▸ **WHAT IS BEING ASKED**: Pick up the Anthony Mackie interview below after its last sentence and write what comes next.

I had the chance to join a press roundtable interview during Anthony Mackie’s visit in Miami to promote the much anticipated Captain America 2: The Winter Soldier which opens this Friday April 4th. The following are some questions asked by fellow press outlets.
Talk to us a little more about your character, Sam Wilson
I play Sam Wilson, who eventually becomes The Falcon, basically he’s a military vet who works at a VA counseling soldiers who are returning back from war and dealing with PTSD. The movie opens with he and Captain America meeting and basically bonding on the idea that they are two soldiers coming back from war and they are trying to reacclimatize themselves into society and how difficult that is and he is the one character in the movie that doesn’t really want anything from Cap and he thinks it’s actually pretty cool that he gets to meet Captain America. It’s funny when you look at their relationship, he’s intrigued by him, he’s fascinated with him. He looks at him like he’s Lebron James [laughs]. I feel like if you look at Sam, he’s kind of the audience’s eyes and ears into the movie because he is a regular guy who has now himself surrounded by superheroes.
As an actor, how do you personally feel about bringing The Falcon into the silver screen as Marvel’s first African-American superhero?
I feel honored. I feel like if you look at the history of the Falcon, he’s a very interesting character, he’s had three different incarnations in the comic book world. Most characters when they don’t work, Marvel would just literally write them off, but what Marvel did with The Falcon was that they realized how valuable he was and they never really gave up on him. First, they wrote him as a drug dealer in Harlem, that’s when he moved to LA and became like a drug dealing pimp [laughs] so after that he became this military expert. So in this movie what they wanted to do was take all of that and kind of put it together and make him a present day superhero, so this is really his fourth incarnation, but what they did in the movie was they made him an all-around great guy and this movie hinges on Cap and the Falcon’s relationship and if that relationship doesn’t work, the movie doesn’t work because you have to be able to buy into him for who the two of them are to become realistic. Marvel’s movies deal 100% with placing superheroes in our reality and that’s why we use minimal CGI, and as the actors that’s why we did so many of our own stunts because if you look at the movie, aside from the stuff that’s obviously CGI like a hovercraft, the other stuff looks really real. You know, the Falcon’s wings look really real and Marvel has like a custom of bringing quality work to the screen and making you feel like “Oh wow this a real sequence of events”. You know, you watch Avengers and you want to go to New York and be like “Oh my God, this is where Loki was” because it looks like they just blew up New York. So you know, with Sam Wilson, it was a huge honor to add him to the Marvel fold because of what he represents to the African American experience in New Orleans and as we’ve evolved as a people, he has evolved as a character.

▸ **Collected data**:
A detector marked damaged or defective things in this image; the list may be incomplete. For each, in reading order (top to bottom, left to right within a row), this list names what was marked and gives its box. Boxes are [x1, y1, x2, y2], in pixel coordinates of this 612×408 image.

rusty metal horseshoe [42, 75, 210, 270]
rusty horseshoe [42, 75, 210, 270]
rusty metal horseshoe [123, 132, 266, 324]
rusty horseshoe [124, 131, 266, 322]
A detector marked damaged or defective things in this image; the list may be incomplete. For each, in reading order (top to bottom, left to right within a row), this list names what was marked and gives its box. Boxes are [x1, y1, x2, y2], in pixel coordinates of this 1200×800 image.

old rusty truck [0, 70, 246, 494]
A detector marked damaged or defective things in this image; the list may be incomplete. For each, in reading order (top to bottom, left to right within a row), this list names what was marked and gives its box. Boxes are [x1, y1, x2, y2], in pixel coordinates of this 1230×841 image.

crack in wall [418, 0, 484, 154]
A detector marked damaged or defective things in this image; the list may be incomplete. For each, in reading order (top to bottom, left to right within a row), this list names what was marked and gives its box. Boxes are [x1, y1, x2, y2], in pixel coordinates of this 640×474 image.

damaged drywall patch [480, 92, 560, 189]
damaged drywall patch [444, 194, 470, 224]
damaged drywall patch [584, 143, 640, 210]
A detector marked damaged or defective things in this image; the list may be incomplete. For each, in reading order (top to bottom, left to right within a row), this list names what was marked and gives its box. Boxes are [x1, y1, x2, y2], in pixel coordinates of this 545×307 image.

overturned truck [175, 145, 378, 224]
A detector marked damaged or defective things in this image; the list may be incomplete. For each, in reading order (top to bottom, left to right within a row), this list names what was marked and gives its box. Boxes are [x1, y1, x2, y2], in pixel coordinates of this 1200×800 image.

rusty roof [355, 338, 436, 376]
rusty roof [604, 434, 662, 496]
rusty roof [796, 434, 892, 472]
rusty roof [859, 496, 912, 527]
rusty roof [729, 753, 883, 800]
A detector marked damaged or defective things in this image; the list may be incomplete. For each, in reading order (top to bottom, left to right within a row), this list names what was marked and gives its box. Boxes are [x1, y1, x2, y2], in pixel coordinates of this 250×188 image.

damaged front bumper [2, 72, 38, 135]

▸ **ANSWER SPACE**:
One thing I really liked about this movie was that there was a greater sense of danger here than some of the other Marvel movies, and I was wondering if that was important to you in making the movie and taking it further in future Marvel universe movies (Q from Examiner):
I think if you go a step further it would be too dark. I think that the difference between this movie and Cap 1 was a lot of exposition. When you deal with the origin movie, is just a lot of “What happened?” “How did you end up here?” “Oh, when I was a boy my dad didn’t love me. The end”. But with this, you actually got to see Cap in his element. You got to see him as a true weapons man, you got to see him as martial artist, as a bonafide superhero. With this one, I feel like what they did was take an espionage feel and then took an origin story and smashed them together. Getting the Russo brothers to direct it was kind of brilliant because it kept with that lighthearted feel that they found in The Avengers and they just carried over into that because this movie picks up the next day after the Avengers take out Loki. So with this movie I feel like a more Catch Me if You Can meets Jason Bourne with a bunch of superheroes, so you know it’s got the best of both worlds, and that’s why I think it works perfectly, I don’t think you need to go any further because it would just make it too dark.
There were always rumors about you being in talks for the Black Panther previous to this role, was that ever something that you were interested in?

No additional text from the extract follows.